## ABOUT THIS EXERCISE
The records must be returned word for word.

# # # # # # #

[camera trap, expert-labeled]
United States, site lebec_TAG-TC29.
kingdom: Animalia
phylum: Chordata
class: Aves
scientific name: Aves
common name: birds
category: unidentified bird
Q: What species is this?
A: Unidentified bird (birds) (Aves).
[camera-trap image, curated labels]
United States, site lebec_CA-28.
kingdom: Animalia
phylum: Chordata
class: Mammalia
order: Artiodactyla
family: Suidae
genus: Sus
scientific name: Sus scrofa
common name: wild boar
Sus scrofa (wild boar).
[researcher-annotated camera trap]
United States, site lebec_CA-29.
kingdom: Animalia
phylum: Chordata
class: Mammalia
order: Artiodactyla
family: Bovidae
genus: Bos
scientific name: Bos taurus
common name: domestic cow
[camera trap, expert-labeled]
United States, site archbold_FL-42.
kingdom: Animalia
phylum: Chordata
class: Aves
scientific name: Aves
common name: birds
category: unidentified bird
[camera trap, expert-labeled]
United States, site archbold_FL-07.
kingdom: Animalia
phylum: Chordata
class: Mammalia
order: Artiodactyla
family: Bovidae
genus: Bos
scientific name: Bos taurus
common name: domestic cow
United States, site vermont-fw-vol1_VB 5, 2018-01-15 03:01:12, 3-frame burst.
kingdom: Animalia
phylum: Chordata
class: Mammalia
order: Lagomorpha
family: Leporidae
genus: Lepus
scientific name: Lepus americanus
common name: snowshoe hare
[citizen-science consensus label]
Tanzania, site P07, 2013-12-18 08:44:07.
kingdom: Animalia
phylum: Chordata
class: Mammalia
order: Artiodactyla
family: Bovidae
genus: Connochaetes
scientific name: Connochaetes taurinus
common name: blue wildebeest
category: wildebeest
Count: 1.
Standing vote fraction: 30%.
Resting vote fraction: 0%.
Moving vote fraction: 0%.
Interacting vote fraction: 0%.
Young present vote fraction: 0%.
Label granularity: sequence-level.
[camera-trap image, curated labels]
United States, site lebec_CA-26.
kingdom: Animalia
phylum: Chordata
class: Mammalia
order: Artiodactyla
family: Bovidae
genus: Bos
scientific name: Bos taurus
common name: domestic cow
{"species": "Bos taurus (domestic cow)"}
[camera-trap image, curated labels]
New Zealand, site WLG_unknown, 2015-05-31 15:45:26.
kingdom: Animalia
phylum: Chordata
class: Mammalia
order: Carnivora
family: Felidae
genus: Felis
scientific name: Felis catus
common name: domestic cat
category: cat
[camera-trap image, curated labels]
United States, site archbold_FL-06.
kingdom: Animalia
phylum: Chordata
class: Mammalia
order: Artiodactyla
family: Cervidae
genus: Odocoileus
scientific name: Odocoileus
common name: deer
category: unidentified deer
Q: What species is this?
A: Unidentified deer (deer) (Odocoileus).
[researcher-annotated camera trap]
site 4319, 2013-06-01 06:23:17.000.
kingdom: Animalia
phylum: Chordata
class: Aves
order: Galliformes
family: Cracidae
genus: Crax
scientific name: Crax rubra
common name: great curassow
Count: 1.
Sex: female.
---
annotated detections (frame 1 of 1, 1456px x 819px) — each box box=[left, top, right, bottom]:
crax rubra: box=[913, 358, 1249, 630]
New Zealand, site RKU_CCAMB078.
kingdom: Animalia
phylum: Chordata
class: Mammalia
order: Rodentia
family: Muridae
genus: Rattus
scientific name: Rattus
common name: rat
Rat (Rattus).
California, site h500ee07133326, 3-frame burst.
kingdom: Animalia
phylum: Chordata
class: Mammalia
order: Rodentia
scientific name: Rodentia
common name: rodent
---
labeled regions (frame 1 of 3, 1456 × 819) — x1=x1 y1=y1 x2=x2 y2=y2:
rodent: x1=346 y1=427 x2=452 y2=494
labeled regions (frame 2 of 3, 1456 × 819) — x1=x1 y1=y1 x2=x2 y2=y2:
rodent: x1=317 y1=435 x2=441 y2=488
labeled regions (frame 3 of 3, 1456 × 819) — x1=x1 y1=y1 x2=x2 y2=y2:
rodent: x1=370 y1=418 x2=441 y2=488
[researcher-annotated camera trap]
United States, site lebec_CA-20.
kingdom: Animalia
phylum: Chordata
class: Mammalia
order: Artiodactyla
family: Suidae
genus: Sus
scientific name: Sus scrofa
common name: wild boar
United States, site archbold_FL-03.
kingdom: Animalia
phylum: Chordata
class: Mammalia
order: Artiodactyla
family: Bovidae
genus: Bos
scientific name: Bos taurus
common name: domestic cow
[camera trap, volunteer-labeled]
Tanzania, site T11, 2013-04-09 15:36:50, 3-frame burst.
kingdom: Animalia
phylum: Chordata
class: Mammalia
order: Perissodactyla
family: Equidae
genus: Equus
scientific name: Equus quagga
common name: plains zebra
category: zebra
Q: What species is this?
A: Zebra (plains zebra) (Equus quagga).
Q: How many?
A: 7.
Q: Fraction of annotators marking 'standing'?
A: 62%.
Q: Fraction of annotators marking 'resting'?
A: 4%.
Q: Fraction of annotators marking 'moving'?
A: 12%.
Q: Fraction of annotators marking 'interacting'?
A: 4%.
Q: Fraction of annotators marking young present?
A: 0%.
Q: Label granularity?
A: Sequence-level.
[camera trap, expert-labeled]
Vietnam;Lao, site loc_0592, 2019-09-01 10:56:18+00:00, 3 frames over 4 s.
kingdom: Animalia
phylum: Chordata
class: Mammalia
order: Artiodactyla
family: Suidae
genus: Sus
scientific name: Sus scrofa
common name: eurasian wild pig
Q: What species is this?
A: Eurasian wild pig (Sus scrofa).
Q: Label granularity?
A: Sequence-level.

# # # # # # #

## EXERCISE ANSWER
[camera trap, expert-labeled]
United States, site lebec_TAG-TC29.
kingdom: Animalia
phylum: Chordata
class: Aves
scientific name: Aves
common name: birds
category: unidentified bird
Q: What species is this?
A: Unidentified bird (birds) (Aves).
[camera-trap image, curated labels]
United States, site lebec_CA-28.
kingdom: Animalia
phylum: Chordata
class: Mammalia
order: Artiodactyla
family: Suidae
genus: Sus
scientific name: Sus scrofa
common name: wild boar
Sus scrofa (wild boar).
[researcher-annotated camera trap]
United States, site lebec_CA-29.
kingdom: Animalia
phylum: Chordata
class: Mammalia
order: Artiodactyla
family: Bovidae
genus: Bos
scientific name: Bos taurus
common name: domestic cow
[camera trap, expert-labeled]
United States, site archbold_FL-42.
kingdom: Animalia
phylum: Chordata
class: Aves
scientific name: Aves
common name: birds
category: unidentified bird
[camera trap, expert-labeled]
United States, site archbold_FL-07.
kingdom: Animalia
phylum: Chordata
class: Mammalia
order: Artiodactyla
family: Bovidae
genus: Bos
scientific name: Bos taurus
common name: domestic cow
United States, site vermont-fw-vol1_VB 5, 2018-01-15 03:01:12, 3-frame burst.
kingdom: Animalia
phylum: Chordata
class: Mammalia
order: Lagomorpha
family: Leporidae
genus: Lepus
scientific name: Lepus americanus
common name: snowshoe hare
[citizen-science consensus label]
Tanzania, site P07, 2013-12-18 08:44:07.
kingdom: Animalia
phylum: Chordata
class: Mammalia
order: Artiodactyla
family: Bovidae
genus: Connochaetes
scientific name: Connochaetes taurinus
common name: blue wildebeest
category: wildebeest
Count: 1.
Standing vote fraction: 30%.
Resting vote fraction: 0%.
Moving vote fraction: 0%.
Interacting vote fraction: 0%.
Young present vote fraction: 0%.
Label granularity: sequence-level.
[camera-trap image, curated labels]
United States, site lebec_CA-26.
kingdom: Animalia
phylum: Chordata
class: Mammalia
order: Artiodactyla
family: Bovidae
genus: Bos
scientific name: Bos taurus
common name: domestic cow
{"species": "Bos taurus (domestic cow)"}
[camera-trap image, curated labels]
New Zealand, site WLG_unknown, 2015-05-31 15:45:26.
kingdom: Animalia
phylum: Chordata
class: Mammalia
order: Carnivora
family: Felidae
genus: Felis
scientific name: Felis catus
common name: domestic cat
category: cat
[camera-trap image, curated labels]
United States, site archbold_FL-06.
kingdom: Animalia
phylum: Chordata
class: Mammalia
order: Artiodactyla
family: Cervidae
genus: Odocoileus
scientific name: Odocoileus
common name: deer
category: unidentified deer
Q: What species is this?
A: Unidentified deer (deer) (Odocoileus).
[researcher-annotated camera trap]
site 4319, 2013-06-01 06:23:17.000.
kingdom: Animalia
phylum: Chordata
class: Aves
order: Galliformes
family: Cracidae
genus: Crax
scientific name: Crax rubra
common name: great curassow
Count: 1.
Sex: female.
---
annotated detections (frame 1 of 1, 1456px x 819px) — each box box=[left, top, right, bottom]:
crax rubra: box=[913, 358, 1249, 630]
New Zealand, site RKU_CCAMB078.
kingdom: Animalia
phylum: Chordata
class: Mammalia
order: Rodentia
family: Muridae
genus: Rattus
scientific name: Rattus
common name: rat
Rat (Rattus).
California, site h500ee07133326, 3-frame burst.
kingdom: Animalia
phylum: Chordata
class: Mammalia
order: Rodentia
scientific name: Rodentia
common name: rodent
---
labeled regions (frame 1 of 3, 1456 × 819) — x1=x1 y1=y1 x2=x2 y2=y2:
rodent: x1=346 y1=427 x2=452 y2=494
labeled regions (frame 2 of 3, 1456 × 819) — x1=x1 y1=y1 x2=x2 y2=y2:
rodent: x1=317 y1=435 x2=441 y2=488
labeled regions (frame 3 of 3, 1456 × 819) — x1=x1 y1=y1 x2=x2 y2=y2:
rodent: x1=370 y1=418 x2=441 y2=488
[researcher-annotated camera trap]
United States, site lebec_CA-20.
kingdom: Animalia
phylum: Chordata
class: Mammalia
order: Artiodactyla
family: Suidae
genus: Sus
scientific name: Sus scrofa
common name: wild boar
United States, site archbold_FL-03.
kingdom: Animalia
phylum: Chordata
class: Mammalia
order: Artiodactyla
family: Bovidae
genus: Bos
scientific name: Bos taurus
common name: domestic cow
[camera trap, volunteer-labeled]
Tanzania, site T11, 2013-04-09 15:36:50, 3-frame burst.
kingdom: Animalia
phylum: Chordata
class: Mammalia
order: Perissodactyla
family: Equidae
genus: Equus
scientific name: Equus quagga
common name: plains zebra
category: zebra
Q: What species is this?
A: Zebra (plains zebra) (Equus quagga).
Q: How many?
A: 7.
Q: Fraction of annotators marking 'standing'?
A: 62%.
Q: Fraction of annotators marking 'resting'?
A: 4%.
Q: Fraction of annotators marking 'moving'?
A: 12%.
Q: Fraction of annotators marking 'interacting'?
A: 4%.
Q: Fraction of annotators marking young present?
A: 0%.
Q: Label granularity?
A: Sequence-level.
[camera trap, expert-labeled]
Vietnam;Lao, site loc_0592, 2019-09-01 10:56:18+00:00, 3 frames over 4 s.
kingdom: Animalia
phylum: Chordata
class: Mammalia
order: Artiodactyla
family: Suidae
genus: Sus
scientific name: Sus scrofa
common name: eurasian wild pig
Q: What species is this?
A: Eurasian wild pig (Sus scrofa).
Q: Label granularity?
A: Sequence-level.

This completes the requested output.